Allerdings ist es nicht ganz einfach einen vernünftigen Bestand aufzubauen

 

mit "3 Pflanzen von jeder Sorte" kommt man da nicht hin


https://www.hobby-gartenteich.de/xf/threads/5021/?q=laichkraut


mfG


----------



## Bladsches (28. Jan. 2010)

*AW: Suche Wasserpflanze für Wassertiefe bis 3 m*

Hi,

bin keine Pflanzenexperte, aber in Baggerseen gibts doch auch die Pflanzen (vielleicht auch Algen) die auch aus 6m Tiefe an die Oberfläche wachsen. Sehen so aus wie __ Wasserpest.

Steven


----------



## Nymphaion (28. Jan. 2010)

*AW: Suche Wasserpflanze für Wassertiefe bis 3 m*

Hallo,

mit diesen Wassertiefen kommen nur ganz wenige Pflanzen zurecht. Am ehesten werden es noch die Laichkräuter und Tausendblätter packen, aber auch bei denen funktioniert es nur wenn sie im flacheren Wasser angesiedelt werden und dann nach und nach in die wirklich tiefen Bereiche kriechen können. 

Bei den Seerosen kommt eine einzige Sorte in Frage: Colonel J.A. Welch. Die hat bei uns schon drei Meter Tiefe mitgemacht, tiefer geht es aber nicht mehr. Was noch in größeren Tiefen wächst sind die __ Teichrosen (Nuphar-Arten).


----------



## conchala** (29. Jan. 2010)

*AW: Suche Wasserpflanze für Wassertiefe bis 3 m*

Vielen Dank für eure Hilfe und Mühe. Ich habe das erstemal ein Forum genutzt, wirklich nett von euch. 

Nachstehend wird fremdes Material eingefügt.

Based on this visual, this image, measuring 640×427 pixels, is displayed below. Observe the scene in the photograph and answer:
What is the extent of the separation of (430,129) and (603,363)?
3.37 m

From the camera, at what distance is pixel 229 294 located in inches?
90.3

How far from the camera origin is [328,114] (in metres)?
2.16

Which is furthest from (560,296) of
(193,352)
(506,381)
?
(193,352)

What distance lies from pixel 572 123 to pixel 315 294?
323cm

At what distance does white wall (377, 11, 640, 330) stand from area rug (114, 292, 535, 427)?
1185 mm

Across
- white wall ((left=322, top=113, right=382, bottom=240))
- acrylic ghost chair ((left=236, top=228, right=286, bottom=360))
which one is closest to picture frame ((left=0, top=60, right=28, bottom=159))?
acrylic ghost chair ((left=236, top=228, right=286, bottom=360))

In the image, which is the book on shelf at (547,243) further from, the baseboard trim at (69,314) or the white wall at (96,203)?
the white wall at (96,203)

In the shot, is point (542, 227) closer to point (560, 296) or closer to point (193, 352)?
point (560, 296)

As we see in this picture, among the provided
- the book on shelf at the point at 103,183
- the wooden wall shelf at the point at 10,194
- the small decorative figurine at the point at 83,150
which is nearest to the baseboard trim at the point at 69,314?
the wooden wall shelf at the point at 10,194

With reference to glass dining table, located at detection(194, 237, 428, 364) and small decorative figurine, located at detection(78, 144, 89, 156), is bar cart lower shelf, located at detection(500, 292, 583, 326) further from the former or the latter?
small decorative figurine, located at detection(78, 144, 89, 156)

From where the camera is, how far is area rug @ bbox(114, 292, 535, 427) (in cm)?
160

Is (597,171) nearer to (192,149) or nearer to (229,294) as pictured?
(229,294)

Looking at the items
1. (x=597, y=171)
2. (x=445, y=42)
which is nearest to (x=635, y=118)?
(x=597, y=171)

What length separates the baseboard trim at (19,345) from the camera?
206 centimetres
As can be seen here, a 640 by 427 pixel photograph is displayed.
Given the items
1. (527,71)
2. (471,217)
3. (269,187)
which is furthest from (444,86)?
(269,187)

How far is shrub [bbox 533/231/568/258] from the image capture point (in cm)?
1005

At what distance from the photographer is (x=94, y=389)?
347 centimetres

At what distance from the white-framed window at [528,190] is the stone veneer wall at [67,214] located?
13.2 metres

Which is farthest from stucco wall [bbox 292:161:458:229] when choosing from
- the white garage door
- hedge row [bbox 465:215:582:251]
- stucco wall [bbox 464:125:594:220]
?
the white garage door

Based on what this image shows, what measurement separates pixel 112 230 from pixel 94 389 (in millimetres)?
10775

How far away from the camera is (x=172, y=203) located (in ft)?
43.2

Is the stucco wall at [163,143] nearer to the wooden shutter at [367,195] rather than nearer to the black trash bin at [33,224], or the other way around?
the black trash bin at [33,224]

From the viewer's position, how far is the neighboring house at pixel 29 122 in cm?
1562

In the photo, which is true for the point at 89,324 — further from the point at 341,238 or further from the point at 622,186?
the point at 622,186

@Wuzzel: eigentlich suche ich eine Seerosenart. Muß nicht unbedingt 3 m sein. Momentan befindet sich __ Schilf an dieser Stelle. Muss ich das Schilf entfernen um Seerosen dort anzusiedeln? Wie pflanze ich Seerosen an und welche hält solche Tiefen aus?
Das mit dem Thread ist eine gute Idee das werde ich im Frühjahr machen. danke!!!

@karsten: wo bekomme ich __ laichkraut her, das gefällt mir, ist auch etwas was ich gesucht habe und was meinst du wieviel pflanzen ich auf einen m² benötige? Hast du vielleicht tipps für einen bestand den ich mir aufbauen möchte?

@Nymphaion: danke für die spezielle Sorte der Seerose, das ist sehr hilfreich. wo ist der unterschied zu __ teichrosen?? möchte den gegenüberliegenden uferbereich damit bepflanzen um wildangeln zu verhindern, nützen sie dazu? und gibt es nachteile?

danke für eure hilfe.
conchala**


----------



## karsten. (30. Jan. 2010)

*AW: Suche Wasserpflanze für Wassertiefe bis 3 m*

Moin conchala**  

__ Laichkraut findest Du sicher bei unserem Forengärtner 

günstig kann auch sein sich (natürlich erlaubt) an möglichen Altbständen aus der Umgebung zu "bediehnen".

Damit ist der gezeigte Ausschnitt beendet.